==== PASSAGE SHOWN ====
Give me a stock clerk with a goal and I’ll give you a man who will make history. Give me a man with no goals and I’ll give you a stock clerk.
—J.C. Penney

Measuring for measurement’s sake is a fool’s errand. But we’re all fools now and again.
The human mind loves order. People think their iPod really knows how they feel by how it sequences songs just so when set to “shuffle.” People tell fortunes by reading the leaves in the bottom of a tea cup or from the succession of upturned tarot cards. When faced with absolute randomness, the human mind kicks into overdrive to find patterns. We enjoy spending quiet time on the grass finding animals in the clouds, and conspiracy theorists can find plots and schemes in random events.
In the same way, web marketers have attempted to divine significance from the rows of IP addresses, file names, byte counts, and time stamps in the log files of web servers from the very beginning.
Over the years, with the advent of additional data collection technologies, we have proven that our conjectures and prognostications are valuable to business. Hypotheses can be scientifically tested to show that we understand and can influence onsite behavior by making specific changes to a web site and measuring the results. We can alter our prospective customers’ behavior by altering our promotional efforts and persuasion techniques.
====
> [ASSIGNMENT]: In the web marketing passage, what in web server log files have marketers tried to find meaning in since the very beginning? The material after this point is separate from the web marketing passage.
==== EXERCISE DATA ====
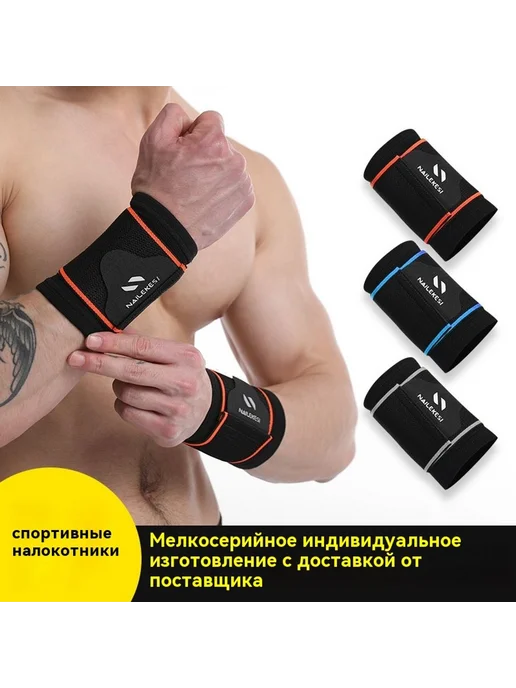 Напястья Модель под давлением Одиночная установка, вариант, фото 2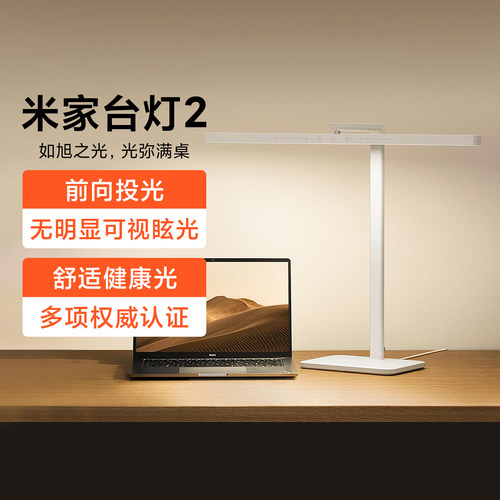 小米台灯2书桌工作阅读灯护眼灯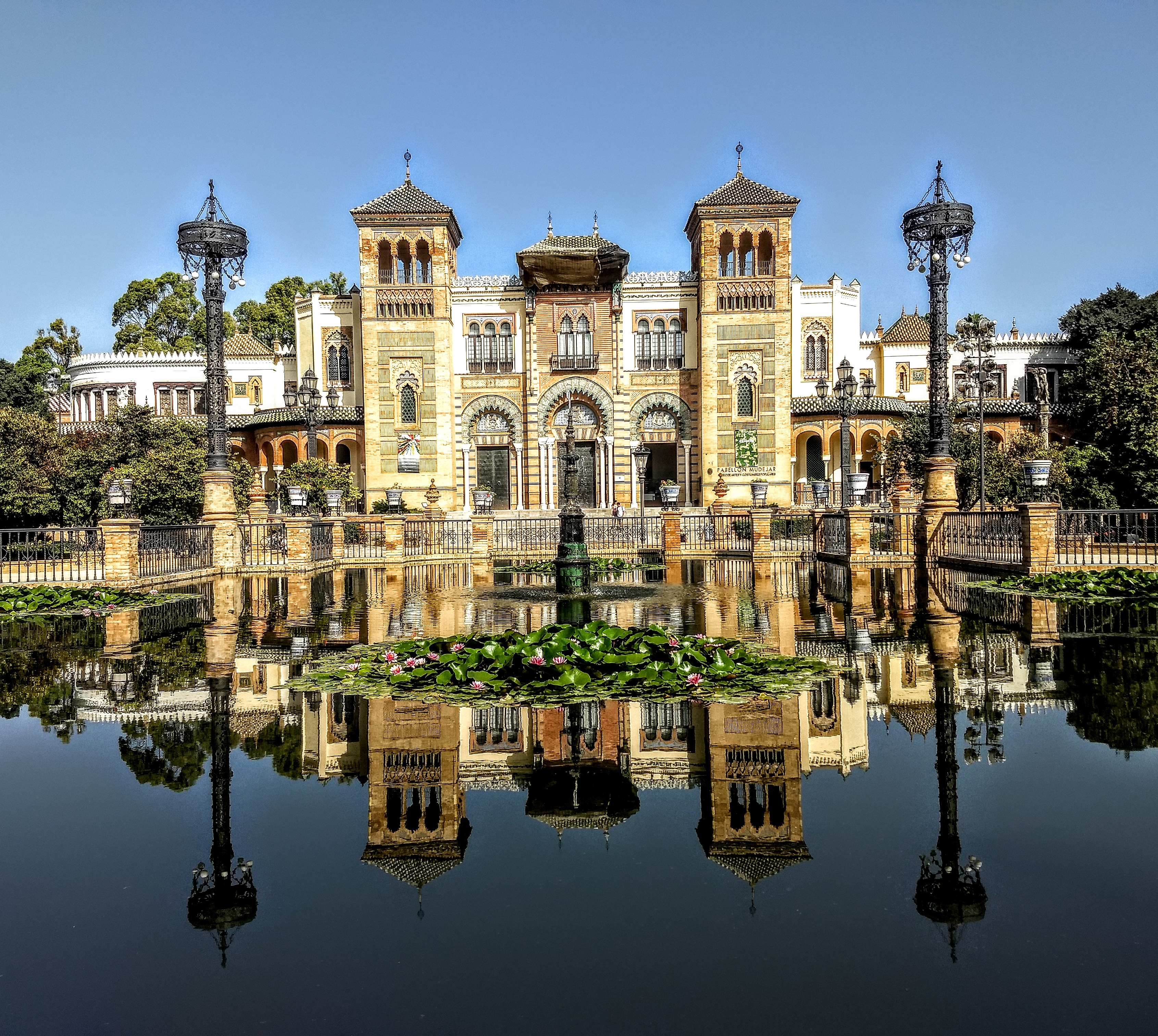 Museum of Arts and Traditions of Sevilla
====
> [PROBLEM SOLUTION]: The rows of IP addresses, file names, byte counts, and time stamps.